The Finn got the jump at the start and, with Nick Heidfeld and Lewis Hamilton both slotting in ahead of Fernando Alonso, was able to make an early break. A series of fastest laps emphasised his - and Ferrari's - advantage, and Raikkonen only ceded the lead during the two pit-stop windows that followed.
The Finn's only concerns came in the closing stages, when the Ferrari crew - unable to reach its driver by radio - began hanging a series of warnings over the pit-wall in an attempt to get Raikkonen to back off and conserve the engine ahead of its second race, in Malaysia, in three weeks' time. With team-mate Felipe Massa having had to add an engine change to the recurring gearbox problem that affected his qualifying, Ferrari was taking no chances with Raikkonen's machine, although the Finn will have been pleased to escape the sort of mechanical misfortune that blighted his McLaren career.
With the Ferrari out front and easing away from the rest, attention returned to the all-McLaren battle for supremacy. Although Heidfeld initially trumped both Hamilton and Alonso, running second to Raikkonen for the opening 15 laps as he took advantage of the greater pace provided by the softer Bridgestone rubber, he also pitted earlier than anyone, leaving the two silver machines to scrap over second.
Hamilton appeared to have the edge on his double world champion team-mate for much of the first two thirds of the race, lapping on a par with the Spaniard, if not a little quicker. A minor error on lap six - the rookie's first of an exemplary weekend - could have caused problems, but the MP4-22 survived being launched over a kerb and Hamilton continued to run ahead of Alonso through to the second round of stops.
The Briton even led laps on his Formula One debut, taking the point when Raikkonen pitted marginally ahead of the McLarens, and proved that his qualifying pace was genuine by stopping a lap after Alonso for his first tyre change and refuel. This, however, was partly where the race was decided, for Alonso's stop was longer as he took on a greater quantity of fuel for his second stint.
The Spaniard duly slotted in behind Hamilton, and quickly lost touch with the Briton as the confident debutant put the hammer down, grazing the walls in his eagerness to get away. Alonso, however, had five seasons of F1 experience to call on and was back with his team-mate towards the end of the stint, ideally placed to capitalise on any slip-up. Cool under pressure, however, it took someone else to thwart Hamilton, the Briton finding himself caught up behind Takuma Sato as the pair attempted to pit at the same time on lap 43.

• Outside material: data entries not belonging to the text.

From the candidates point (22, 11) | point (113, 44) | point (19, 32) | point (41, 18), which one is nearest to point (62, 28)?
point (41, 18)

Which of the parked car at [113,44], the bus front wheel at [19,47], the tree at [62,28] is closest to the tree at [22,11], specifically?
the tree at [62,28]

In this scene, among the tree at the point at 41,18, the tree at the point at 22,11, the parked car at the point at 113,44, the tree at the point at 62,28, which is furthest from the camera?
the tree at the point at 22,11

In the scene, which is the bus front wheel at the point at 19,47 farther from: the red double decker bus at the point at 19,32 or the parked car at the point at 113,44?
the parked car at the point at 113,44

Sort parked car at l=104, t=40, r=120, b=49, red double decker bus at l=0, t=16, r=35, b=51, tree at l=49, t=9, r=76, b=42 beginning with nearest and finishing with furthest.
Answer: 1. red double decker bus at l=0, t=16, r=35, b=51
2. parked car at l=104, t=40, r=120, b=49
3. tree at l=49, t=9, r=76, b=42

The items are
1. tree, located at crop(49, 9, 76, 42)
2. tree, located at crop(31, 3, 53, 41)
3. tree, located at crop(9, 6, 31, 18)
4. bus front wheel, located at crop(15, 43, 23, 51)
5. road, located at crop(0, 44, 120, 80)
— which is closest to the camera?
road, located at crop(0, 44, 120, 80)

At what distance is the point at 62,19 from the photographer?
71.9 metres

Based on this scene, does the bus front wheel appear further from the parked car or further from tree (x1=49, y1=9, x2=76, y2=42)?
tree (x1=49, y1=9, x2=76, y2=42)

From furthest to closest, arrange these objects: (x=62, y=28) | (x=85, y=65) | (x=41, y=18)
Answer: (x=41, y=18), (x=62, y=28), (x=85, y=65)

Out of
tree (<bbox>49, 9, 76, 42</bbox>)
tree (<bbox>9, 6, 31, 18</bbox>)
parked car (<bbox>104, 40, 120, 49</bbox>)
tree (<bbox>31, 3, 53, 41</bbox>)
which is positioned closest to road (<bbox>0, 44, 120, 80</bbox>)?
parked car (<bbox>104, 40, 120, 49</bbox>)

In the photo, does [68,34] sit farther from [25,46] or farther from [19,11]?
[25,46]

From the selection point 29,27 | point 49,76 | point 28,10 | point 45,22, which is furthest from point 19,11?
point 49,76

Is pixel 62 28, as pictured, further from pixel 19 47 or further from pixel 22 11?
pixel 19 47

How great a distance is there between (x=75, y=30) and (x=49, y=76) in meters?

The initial hesitation allowed Alonso to close right up on the back of the #3 machine and, with Hamilton having to take on marginally more fuel to complete the race, the world champion hammered his next three laps to open up a gap that his shorter stop was able to exploit. The Spaniard returned to the track comfortably ahead of his rookie colleague, and enjoyed an eleven-second advantage at the flag as Hamilton eased back. Neither, however, could do anything about Raikkonen who, despite his own throttling back, still cruised to a seven-second win.
At half-distance, BMW Sauber was poised to claim a brace of top five positions but, in the end, it was only Heidfeld who saw the chequered flag. The German's tactics had seen him fall behind team-mate Robert Kubica as well as the top three after his early stop, but he remained in touch with the Pole and, when Kubica's F1.07 succumbed to gearbox problems on lap 37, moved up to a lonely fourth place, even holding position through his second stop.